The figures were in line with forecasts compiled by data provider Factset, but some analysts still wondered why rising oil prices had not made more of an impact.


The figures are "weaker than we had expected given the rise in oil prices," said Jonathan Loynes at Capital Economics.


Energy prices were the main downward drag on headline inflation, falling by 8.1 percent after a 8.7-percent April drop.


Core inflation, which excludes products with the most volatile price movements, meanwhile edged up.


Once energy, food, alcoholic beverages and tobacco were stripped out, inflation came in at 0.8 percent in May, up from 0.7 a month earlier.

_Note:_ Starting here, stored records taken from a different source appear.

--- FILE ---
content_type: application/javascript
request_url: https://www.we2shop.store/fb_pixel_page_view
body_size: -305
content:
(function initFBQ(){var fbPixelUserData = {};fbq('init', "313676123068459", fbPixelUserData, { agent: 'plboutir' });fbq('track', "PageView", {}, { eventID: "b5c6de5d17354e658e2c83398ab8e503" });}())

Loynes predicted that higher oil prices would eventually push headline inflation up, but core inflation was likely to remain "subdued" because of weak wage growth.


He cited eurozone unemployment figures, also released Tuesday, as evidence that upward pressure on wages was still some way off.


Eurostat said eurozone unemployment remained at 10.2 percent in April, its lowest level since August 2011.


But the headline figure hides vast disparities across the euro area, with star performer Germany at 4.2 percent and Greece, suffering from the zone`s highest joblessness, at 24.2 percent, according to Eurostat`s model.


"The figures do nothing to challenge our view that the ECB has more work to do to return eurozone inflation to target on a sustained basis," Loynes said.


The ECB is widely expected to refrain from further rates cuts or stimulus measures when it meets for a regular monetary council meeting Thursday.


The central bank targets an inflation rate of 2.0 percent or just below.